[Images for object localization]

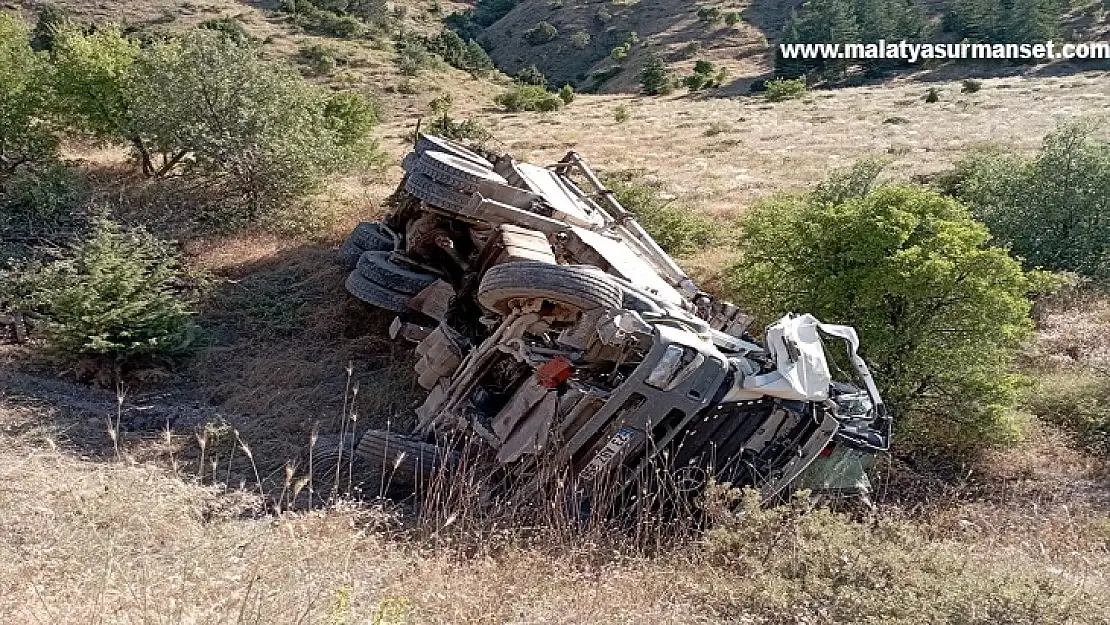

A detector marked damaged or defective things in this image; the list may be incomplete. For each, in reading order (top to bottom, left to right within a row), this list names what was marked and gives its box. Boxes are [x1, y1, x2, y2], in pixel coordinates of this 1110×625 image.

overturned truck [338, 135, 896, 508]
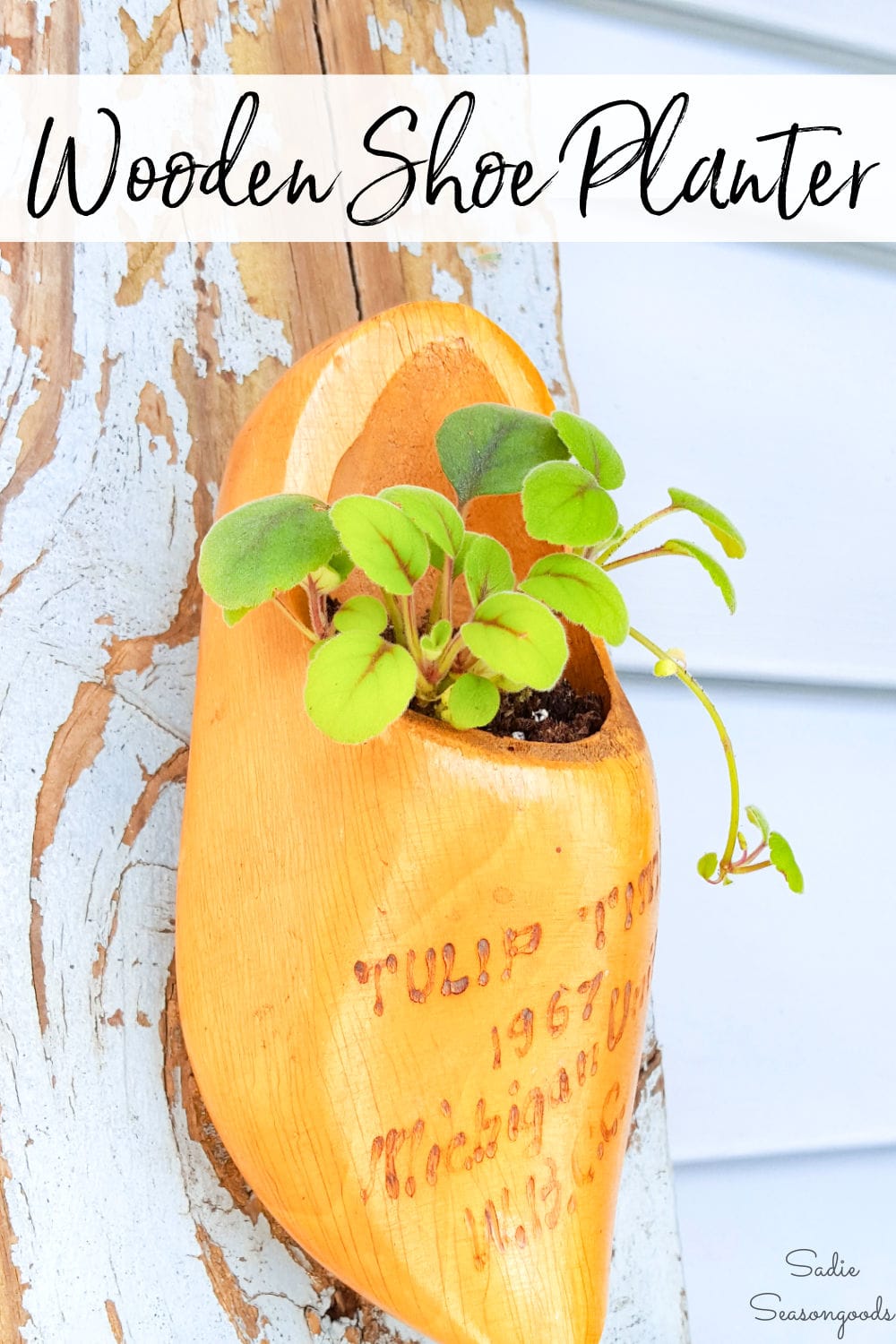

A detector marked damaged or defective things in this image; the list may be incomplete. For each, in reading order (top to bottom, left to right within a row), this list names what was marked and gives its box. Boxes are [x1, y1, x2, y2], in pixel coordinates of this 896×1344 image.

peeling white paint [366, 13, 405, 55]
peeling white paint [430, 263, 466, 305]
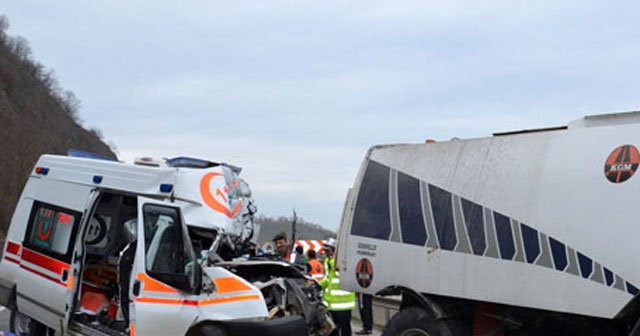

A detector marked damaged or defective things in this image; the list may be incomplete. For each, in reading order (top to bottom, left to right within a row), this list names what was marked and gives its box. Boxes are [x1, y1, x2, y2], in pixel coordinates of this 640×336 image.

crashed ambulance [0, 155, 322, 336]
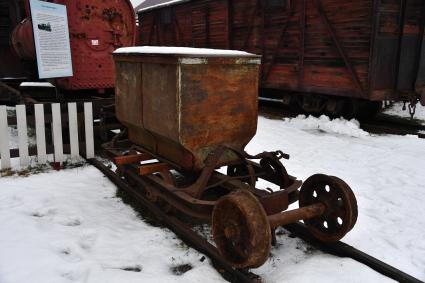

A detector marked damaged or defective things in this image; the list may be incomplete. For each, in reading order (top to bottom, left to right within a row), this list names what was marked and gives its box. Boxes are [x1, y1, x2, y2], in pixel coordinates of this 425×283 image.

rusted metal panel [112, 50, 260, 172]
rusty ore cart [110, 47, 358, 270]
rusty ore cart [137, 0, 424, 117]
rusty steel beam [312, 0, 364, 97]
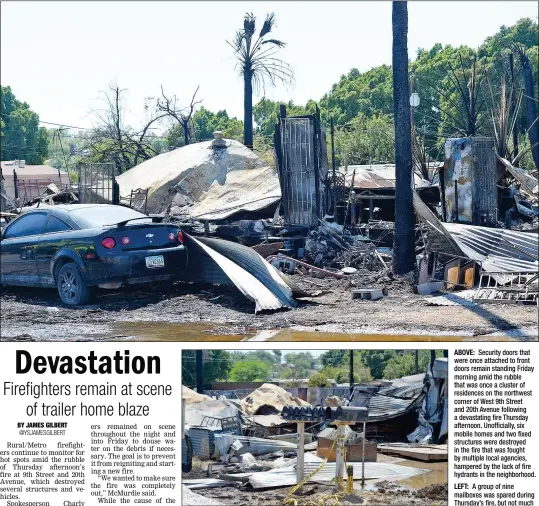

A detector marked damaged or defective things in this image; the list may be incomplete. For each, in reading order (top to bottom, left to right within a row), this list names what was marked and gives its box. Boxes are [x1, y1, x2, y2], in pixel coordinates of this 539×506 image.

• _WHAT TO DO_: Leave the pictures aside and give every entry above again word for word.

• _ANSWER SPACE_:
A detector marked damaged or defective things in this image; the list may be incomplete. For each, in reading order (top to bottom, left to right within a row), this list names what was marked and gives its box. Boxes are [x1, y1, x2, y2], in pixel coordinates of this 1110×625 image.

overturned truck [338, 135, 896, 508]

A detector marked damaged or defective things in this image; the list may be incomplete. For each, in reading order (top to bottom, left to right within a row), this list names what was marked and gives its box. Boxes are [x1, y1, x2, y2], in pixel coordinates of this 896×1344 image.

peeling white paint [366, 13, 405, 55]
peeling white paint [430, 263, 466, 305]

A detector marked damaged or defective things in this image; the list may be incomplete. For each, in reading order (top to bottom, left to right within a row), this list names what was marked and gives its box. Boxes are [x1, y1, x2, y2], in pixel coordinates of this 640×336 image.

crashed ambulance [0, 155, 322, 336]

A detector marked damaged or defective things in this image; the list may be incomplete. For each, in reading order (top to bottom, left to right within a row), this list names what was marked and gives its box. Boxes are [x1, y1, x2, y2], in pixel coordinates of this 425×283 image.

rusted metal panel [112, 50, 260, 172]
rusty ore cart [110, 47, 358, 270]
rusty ore cart [137, 0, 424, 117]
rusty steel beam [312, 0, 364, 97]

A detector marked damaged or defective things in this image; the list may be incomplete. For each, in reading order (top to bottom, left to right within a row), this list names what was marked and gives its box. Boxes are [x1, y1, x2, y2], in pixel coordinates of this 539×506 image.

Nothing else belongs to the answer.